What is a configuration?

A configuration contains training data for machine learning models. It describes a number of example utterances that your users might be saying, and from which an intent and possibly a number of entities should be parsed.

Example utterances are written in a Markdown-like syntax called Speechly Annotation Language (SAL):

*search do you have [blue](color) [jackets](product)

The above example defines the user utterance "do you have blue jackets", assigns this to have intent search, and defines two entities that are named color and product, with values blue and jackets.

The intent and entities are then returned to your application, and based on these your application can carry out the correct action. In this case the application should update a search result view to show only blue jackets.

How many example utterances do i need to provide?

A configuration must contain at least a few example utterances for every functionality of your application. In general, the more example utterances you can provide, the better the model will be.

Typing out multiple example utterances can be a tedious task. To make things easier SAL syntax allows configurations to be written using compact templates that are then expanded into a large set of example utterances during model training.

For example, the configuration:

product = [t shirts | hoodies | jackets | jeans | slacks | shorts | sneakers | sandals]
color = [black | white | blue | red | green | yellow | purple | brown | gray]
*search do you have $color(color) $product(product)

declares two variables, product and color, and assigns to both a list of relevant values. The 3rd line defines a template that generates 72 example utterances that each start with "do you have", followed by a color entity and a product entity, with their values taken from the respective lists:

*search do you have [black](color) [t shirts](product)
*search do you have [white](color) [t shirts](product)
*search do you have [blue](color) [t shirts](product)
*search do you have [gray](color) [sandals](product)

All of these 72 example utterances are compactly defined just by the three lines of "code" above.

It is useful to think of preparing the example utterances as the task of "programming" a data generator. You can learn more about how this is done from the SAL reference.


You can see the example utterances that are generated from the templates using either the Show sample utterances button in Speechly Dashboard, or using the the sample command in Speechly CLI.

What is a well-designed example utterance?

Since Speechly is a spoken language understanding system, it is important to use example utterances that as precisely as possible reflect how users talk. An example utterance is probably good, if it sounds natural when spoken out aloud.
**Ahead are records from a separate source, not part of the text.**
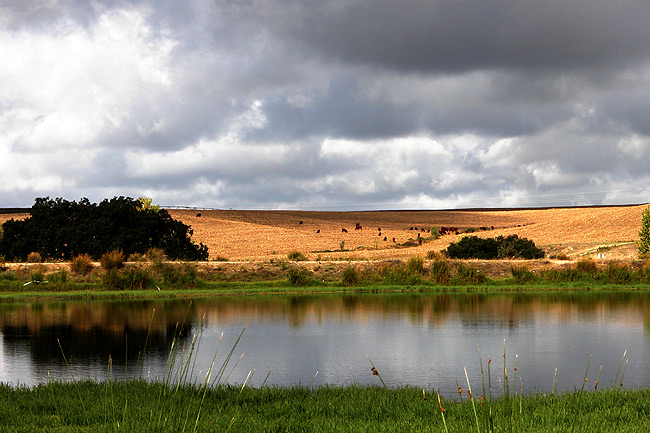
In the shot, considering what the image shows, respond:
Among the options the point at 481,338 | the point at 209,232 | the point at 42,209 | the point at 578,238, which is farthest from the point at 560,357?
the point at 209,232

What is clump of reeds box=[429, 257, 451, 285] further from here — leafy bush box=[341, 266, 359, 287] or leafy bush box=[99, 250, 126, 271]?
leafy bush box=[99, 250, 126, 271]

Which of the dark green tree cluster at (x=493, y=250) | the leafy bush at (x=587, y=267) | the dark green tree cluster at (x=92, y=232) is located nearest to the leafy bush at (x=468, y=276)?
the leafy bush at (x=587, y=267)

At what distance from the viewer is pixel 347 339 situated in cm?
1670

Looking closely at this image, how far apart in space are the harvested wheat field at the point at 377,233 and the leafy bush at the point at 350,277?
20.5 ft

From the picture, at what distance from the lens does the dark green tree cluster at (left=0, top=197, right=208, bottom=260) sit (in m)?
39.2

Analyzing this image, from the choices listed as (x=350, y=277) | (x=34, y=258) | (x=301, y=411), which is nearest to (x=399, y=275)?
(x=350, y=277)

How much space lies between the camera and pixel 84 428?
8094mm

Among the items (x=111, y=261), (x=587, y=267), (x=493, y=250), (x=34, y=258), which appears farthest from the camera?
(x=493, y=250)

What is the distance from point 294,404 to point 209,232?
6987 centimetres

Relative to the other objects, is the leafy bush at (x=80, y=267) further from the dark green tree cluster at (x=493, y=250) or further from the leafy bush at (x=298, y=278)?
the dark green tree cluster at (x=493, y=250)

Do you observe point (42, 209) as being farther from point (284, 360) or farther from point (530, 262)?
point (284, 360)

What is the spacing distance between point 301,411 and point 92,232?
109 feet

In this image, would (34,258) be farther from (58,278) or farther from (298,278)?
(298,278)

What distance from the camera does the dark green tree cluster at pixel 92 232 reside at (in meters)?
39.2
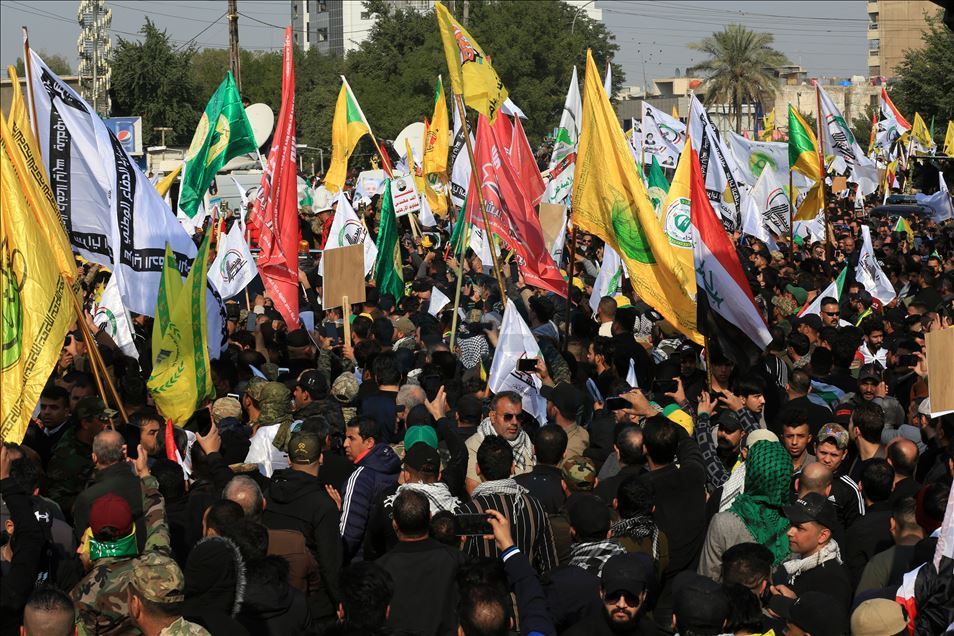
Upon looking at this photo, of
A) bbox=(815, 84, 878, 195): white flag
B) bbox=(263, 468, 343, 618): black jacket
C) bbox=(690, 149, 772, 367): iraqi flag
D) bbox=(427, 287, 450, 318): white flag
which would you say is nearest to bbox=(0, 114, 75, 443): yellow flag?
bbox=(263, 468, 343, 618): black jacket

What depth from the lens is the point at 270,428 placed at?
7625 mm

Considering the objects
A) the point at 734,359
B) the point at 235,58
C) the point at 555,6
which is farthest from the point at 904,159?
the point at 555,6

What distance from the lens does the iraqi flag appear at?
30.6 ft

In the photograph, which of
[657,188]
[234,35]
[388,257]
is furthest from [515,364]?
[234,35]

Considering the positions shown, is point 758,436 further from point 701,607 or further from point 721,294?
point 721,294

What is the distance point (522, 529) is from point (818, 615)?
1.42 m

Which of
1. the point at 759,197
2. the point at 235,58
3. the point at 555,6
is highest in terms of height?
the point at 555,6

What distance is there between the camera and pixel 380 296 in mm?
15023

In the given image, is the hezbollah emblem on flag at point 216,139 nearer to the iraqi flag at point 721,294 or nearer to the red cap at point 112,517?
the iraqi flag at point 721,294

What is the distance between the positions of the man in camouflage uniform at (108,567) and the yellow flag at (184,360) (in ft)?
6.13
Notice that how something spoken can depend on the context. For example, the number 16500 could be either the price of a car or a US zip-code. However, it is spoken quite differently depending on the context:

sixteen thousand five hundred → price
one six five zero zero → zip-code.

A good configuration takes such contextual details into account.


To preview your application, use the Preview tab in Speechly Dashboard. See Previewing your application to learn more.

How do intents and entities appear in my application?

Our spoken language understanding system extracts intents and entities from the user’s speech input and returns these to your application.

You can use the Speechly Streaming API directly or one of our client libraries to obtain this information and perform desired downstream tasks in your application.

Also, check out Using React client for React specific usage documentation.

Alter the application behavior

To change the behavior of your application and NLU engine, following settings are available:

  1. Silence triggered segmentation: duration of silence in milliseconds that creates a new segment
  2. Faster intent detection: controls intent detection speed
  3. Rule-based NLU: controls NLU tagging accuracy
  4. Non-streaming NLU: controls when intents and entities are returned by the system

You can enable them in Speechly Dashboard by going to Application Overview Preferences, or by adding them to your config.yaml.